* _Selected text_:
◆ ◆ ◆ ◆

Dockerfile app.py chart/ draft.toml requirements.txt

The chart/ and Dockerfile assets created by Draft default to a basic Python configuration. This Dockerfile harnesses the python:onbuild image, which will install the dependencies in requirements.txt and copy the current directory into /usr/src/app. And to align with the service values in chart/values.yaml, this Dockerfile exposes port 80 from the container.

The draft.toml file contains basic configuration about the application like the name, which namespace it will be deployed to, and whether to deploy the app automatically when local files change.

$ cat draft.toml
[environments]
[environments.development]
   name = "tufted-lamb"
   namespace = "default"
   watch = true
   watch_delay = 2

Draft Up

Now we're ready to deploy app.py to a Kubernetes cluster.

◆ ◆ ◆ ◆

* _Provided records_:
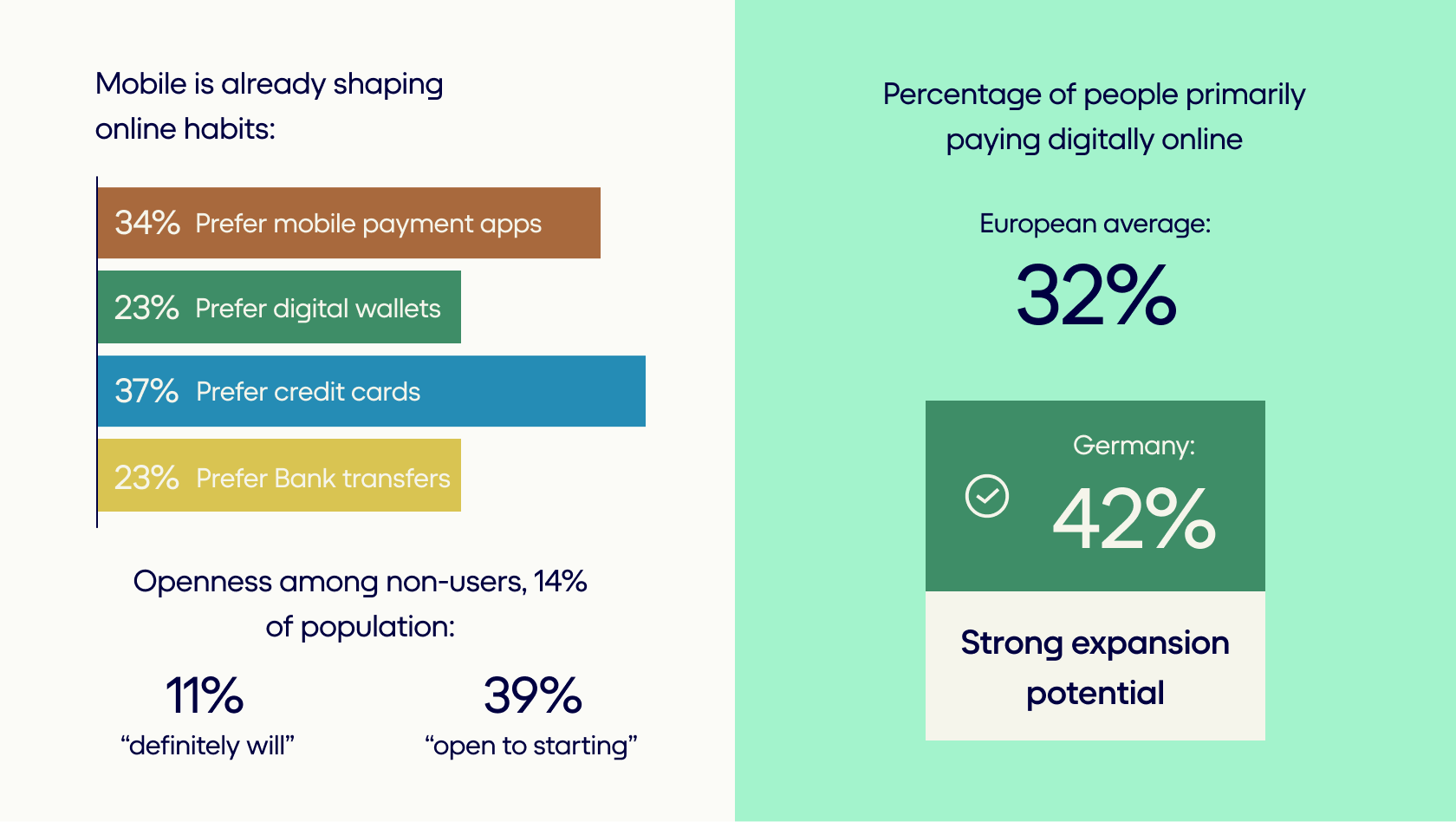 Mobile is already shaping online habits:

34% Prefer mobile payment apps

23% Prefer digital wallets

37% Prefer credit cards

23% Prefer Bank transfers

Openness among non-users, 14% of population:

11%
“definitely will”

39%
“open to starting”

Percentage of people primarily paying digitally online

European average:
32%

Germany:
42%

Strong expansion potential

◆ ◆ ◆ ◆

* _What you should do_:
Reproduce word for word the passage of the text on deploying with Draft starting with "Dockerfile app.py chart/" and going on through "from the container.". Work only from the text on deploying with Draft, not from the records.

* _Finished exercise_:
Dockerfile app.py chart/ draft.toml requirements.txt

The chart/ and Dockerfile assets created by Draft default to a basic Python configuration. This Dockerfile harnesses the python:onbuild image, which will install the dependencies in requirements.txt and copy the current directory into /usr/src/app. And to align with the service values in chart/values.yaml, this Dockerfile exposes port 80 from the container.